Repubblika files judicial protest demanding the Courts implement the law.

The civil society NGO Repubblika expressed what it described as its ‘deep concern’ that a Magistrate’s order for the opening of an inquiry into the hospitals’ privatisation is being ignored by the court administration. Repubblika said that this was in manifest breach of the law. To this end, Repubblika filed a judicial protest against the Court Registrar demanding that the Court administration implements the law.

Repubblika insisted that the court administration reports to the executive branch “…and when acting outside the remit of the law, as in this case, we have another unacceptable encroachment on judicial independence by government Ministers” said the NGO.

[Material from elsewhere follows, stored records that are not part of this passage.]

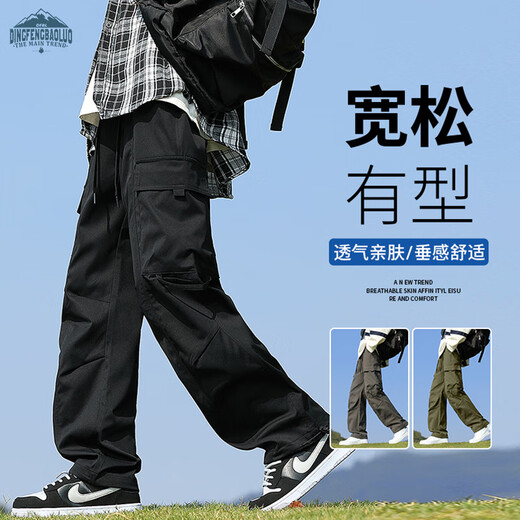 Dingfengbaoluo American workwear casual pants for men in autumn, lazy and loose, straight-leg assault long pants DFK72 black XL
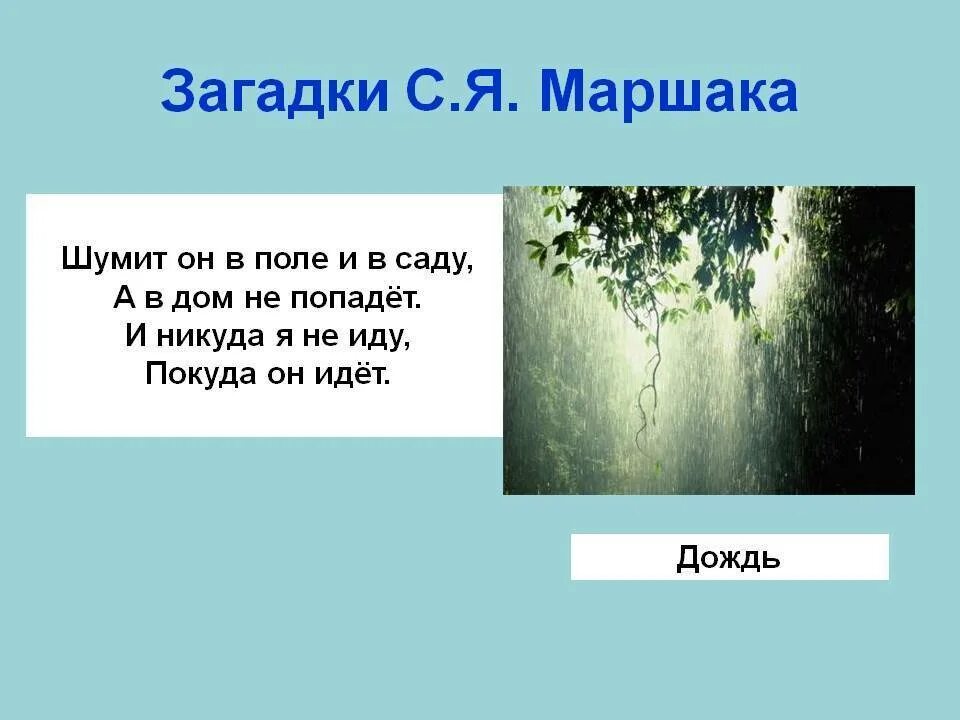 Дождь в лесу стих. Загадки про дождь. Загадки о ветре и Дожде. Загадки про дождь для детей. Маршак с.я. "загадки".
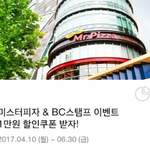 다가오는 연휴 <b>지출</b>이 점점 늘어나서 걱정 이에요ㅠ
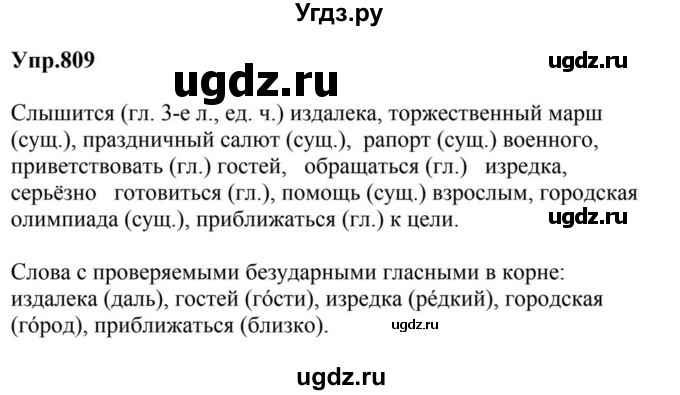 ГДЗ (Решебник к учебнику 2023) по русскому языку 5 класс М.Т. Баранов / упражнение / 809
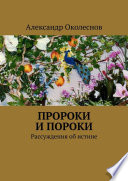 Пророки и пороки. Рассуждения об истине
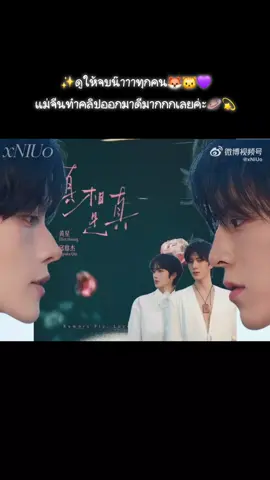 #EliotHuang #KipukaQiu #boylove #creatorsearchinsights2025 #เทรนด์วันนี้tiktok 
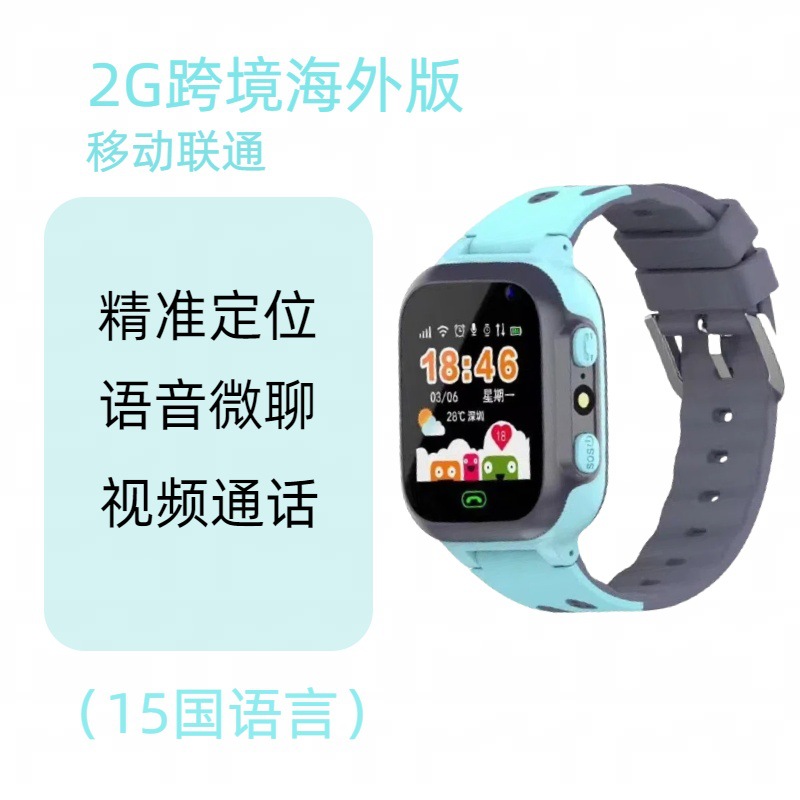 Picture of Cross-border e-commerce cream foreign trade Netcom 4G children's positioning smart watch children's phone watch GPS HD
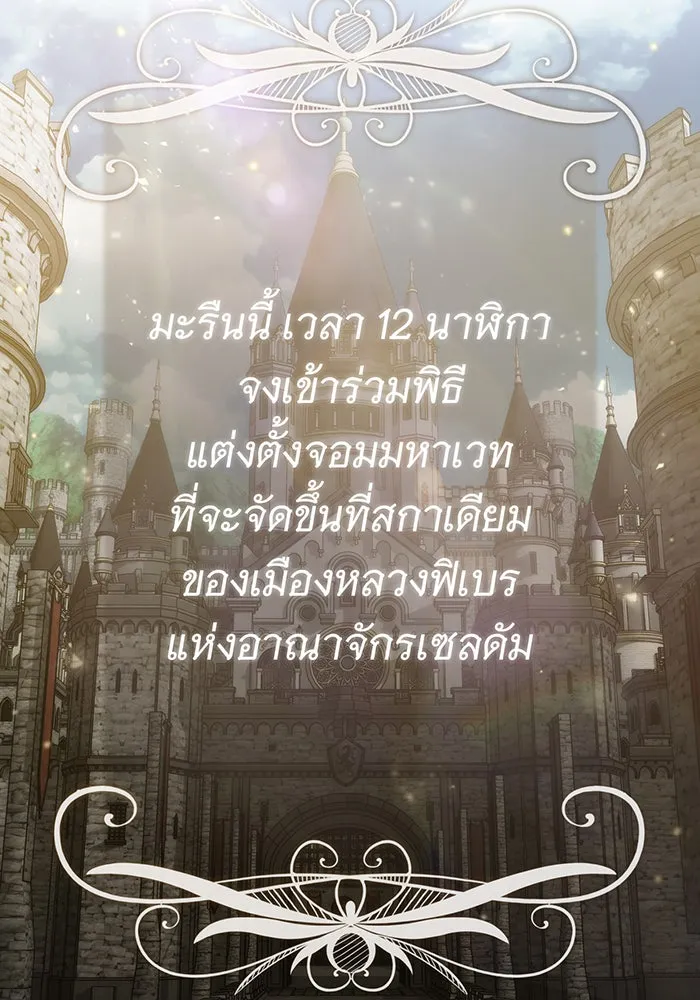 The Dark Magician Transmigrates After 66666 Years – จอมเวทเกิดใหม่ในรอบ 66666 ปี Chap 91 - Next Chap 92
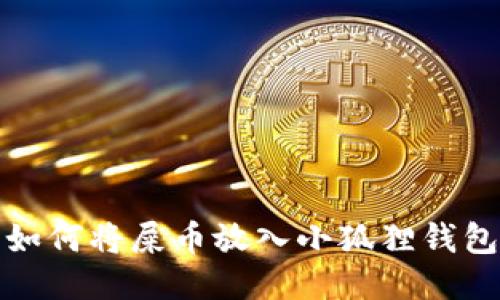 如何将屎币放入小狐狸钱包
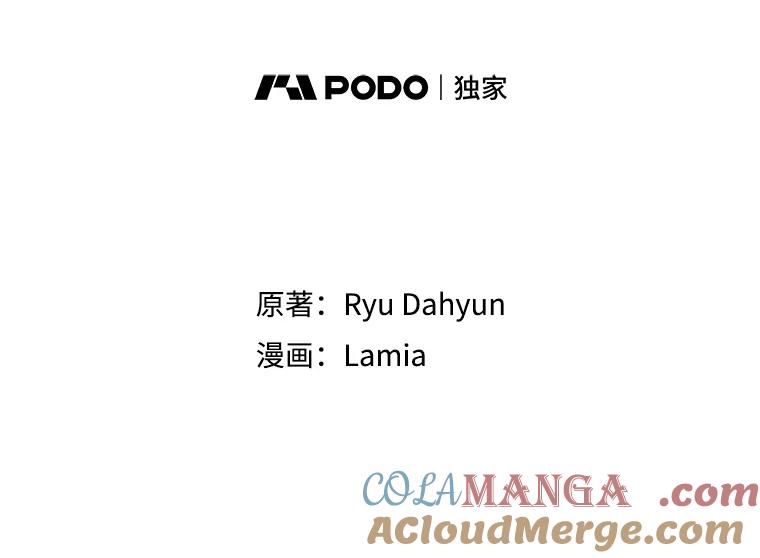 《爱的契约》6.争吵 第57页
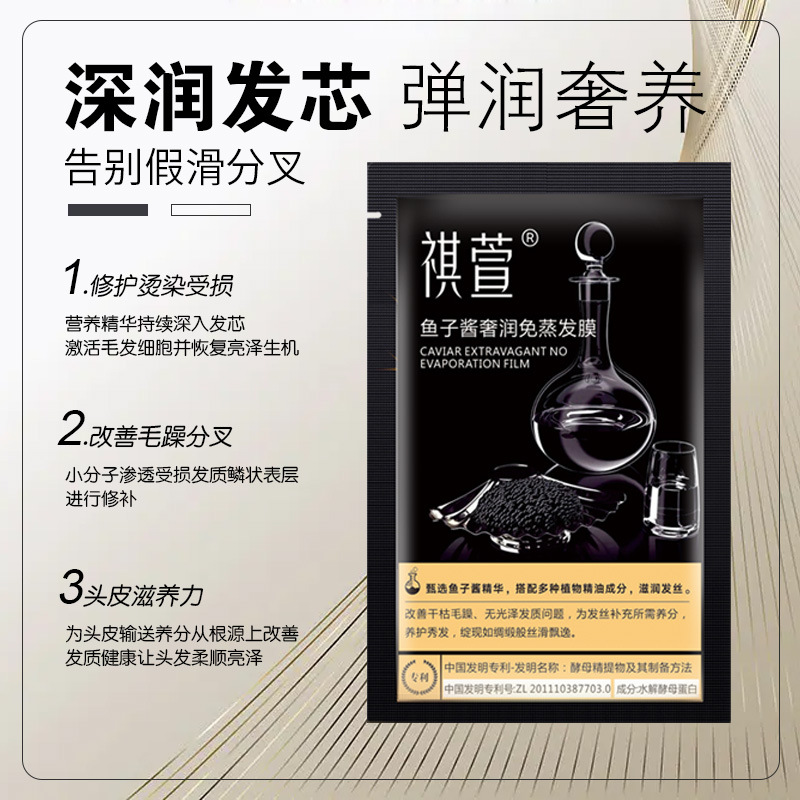 發(fā)膜魚(yú)子醬奢潤(rùn)免蒸發(fā)膜OEM代加工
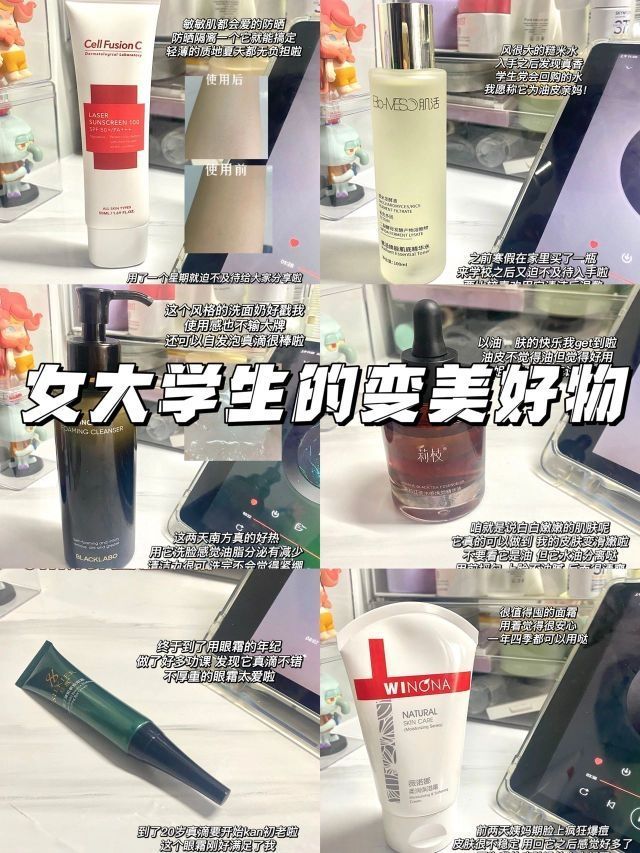 🙏🏻请大数据把我推给想偷偷变美的女生‼️|||
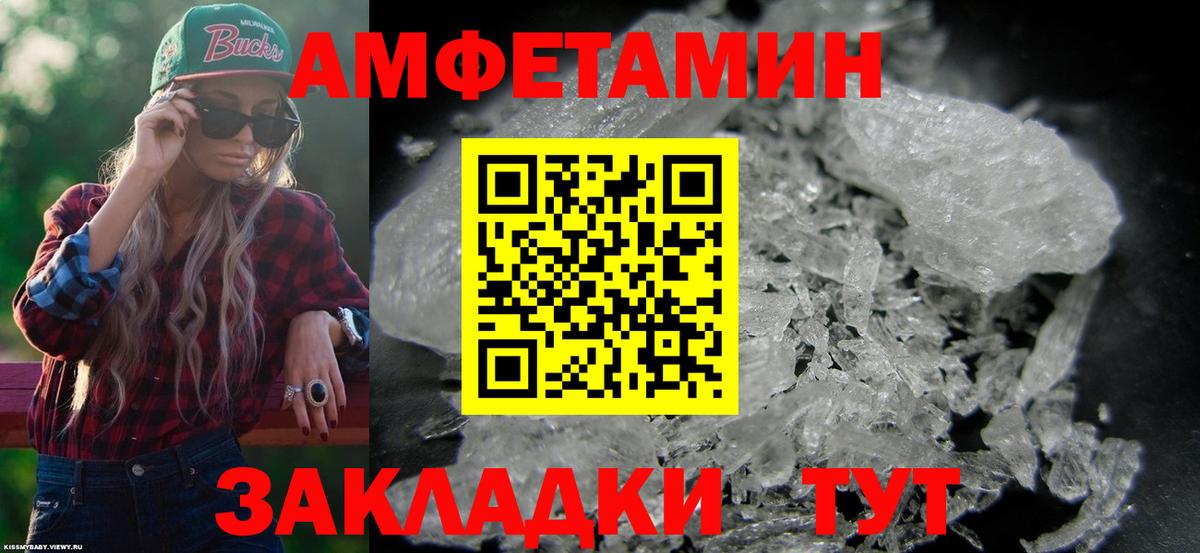 АМФ  Вход с VPN  Шарыпово  Amphetamine 97%  АМФ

The inquiry into the privatisation of hospitals was ordered on 18 July 2019 giving the persons identified as suspects a time window determined by law within which to appeal. Three of the four suspects, MInisters Edward Scicluna, Konrad Mizzi and Chris Cardona, appealed. The fourth suspect, Ivan Vassallo, did not appeal and should now, by order of a Magistrate, be the subject of an ongoing inquiry.

“Yesterday,” said Repubblika,  “nine days after the inquiry was supposed to have started, we were notified by the Court of Appeal to whom Ivan Vassallo did not resort, to comment on the Court Registrar’s request for the case file in order for the inquiry to commence.

“We are outraged at these unjustified and illegal delays” said Repubblika.

Repubblika said that it is in government’s best interests that this inquiry does not happen with government ministers using every ploy in the book to delay or even prevent the investigations. “That is an abuse of the law whilst appearing to stay within it” said Repubblika. The NGO said that failure to follow Court orders and allow a longer window for evidence to be hidden or destroyed is in defiance and in breach of the law.

Repubblika said that its role is to act as a watchdog on rule of law breaches. “We will do this to the best of our ability. But it is one thing to point out errors that in a functioning democracy would be corrected. It is altogether a different reality for us to find ourselves governed by a regime that acts as if laws apply to everyone but its own corrupt cronies” concluded Republika.